▶ [Document segment]:
● ● ● ●
Making Human Rights a Fact
Community Affairs Director
Church of Scientology Los Angeles
With a city as diverse as Los Angeles, in a post 9/11 world and war now a foregone reality, no message could be more relevant than “Peace through human rights,” the theme of a county-wide event which breathed new life into an historic but highly relevant human rights declaration — the 54-year-old “Universal Declaration of Human Rights.”
The five-day celebration of that historic document involved thousands of Angelenos from all walks of life and covered 250 miles. Called the “LA Multathlon,” its purpose was to unite all of greater Los Angeles for human rights. In this edition of LA Freedom we share with you those event-filled few days and what people from throughout LA are doing to make tolerance and respect for human rights a fact.
The Universal Declaration of Human Rights, adopted by the United Nations in 1948, is arguably one of the most powerful tools for peace ever bestowed on mankind. Created at the end of World War II, it was conceived at a crucial moment when member UN governments sensed their vulnerability in the face of an uncertain future. Behind them was one of the most gruesome displays of intolerance in history and ahead was an even more daunting threat of thermonuclear obliteration.
● ● ● ●
▶ [Dataset excerpt]:
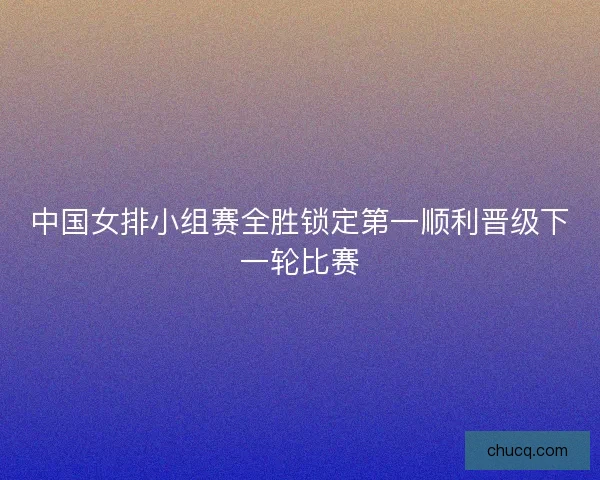 中国女排小组赛全胜锁定第一顺利晋级下一轮比赛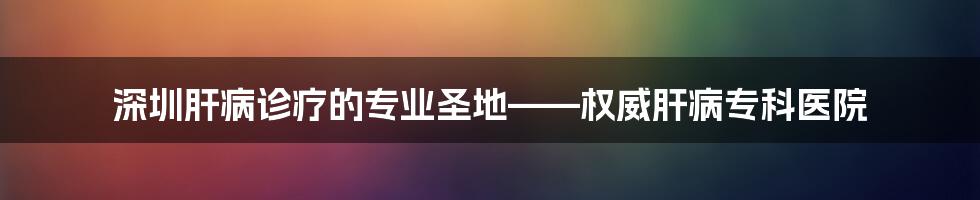 深圳肝病诊疗的专业圣地——权威肝病专科医院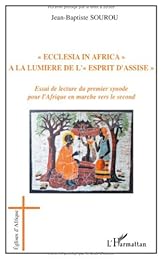 " Ecclesia in Africa" à la lumière de l'esprit d'Assise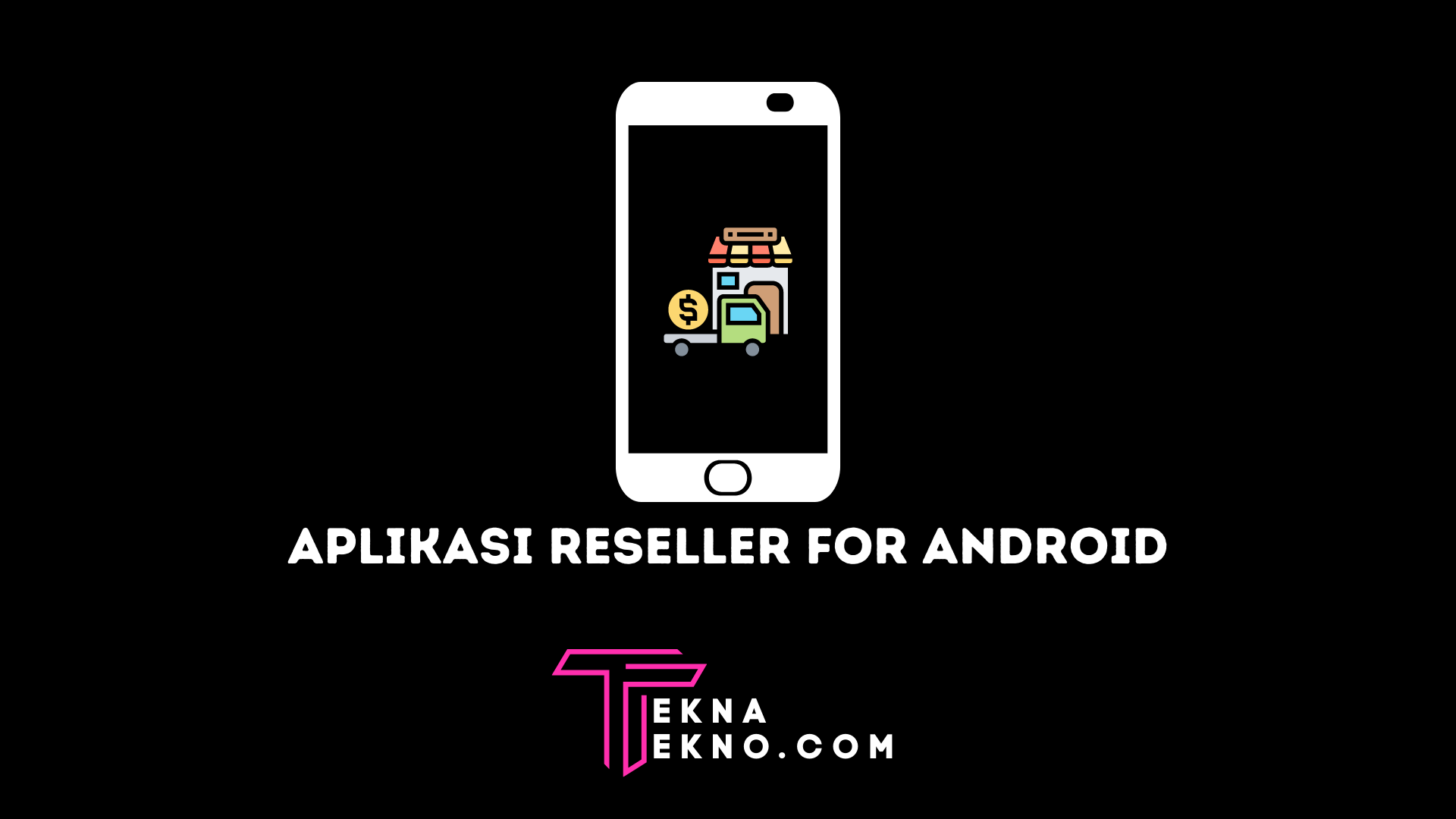 Ingin Jadi Reseller, Coba 10 Aplikasi Reseller Terbaik untuk Android Ini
● ● ● ●
▶ [Work instruction 1]:
In the article on the Los Angeles human rights celebration, what name was given to the five-day event?
▶ [Work instruction 2]:
Extend the article on the Los Angeles human rights celebration, starting after its final sentence.

▶ [Your response 1]:
The "LA Multathlon."

▶ [Your response 2]:
Twenty-one years later, L. Ron Hubbard, founder of the Scientology religion, referred to this document in a 1969 essay: “The United Nations came up with the answer. An absence of human rights stained the hands of governments and threatened their rules.” He urged all governments to comply with — and advance — the Universal Declaration of Human Rights, because, as he put it, “their very survival depends utterly upon adopting such reforms and thus giving their peoples a cause, a civilization worth supporting, worth their patriotism.”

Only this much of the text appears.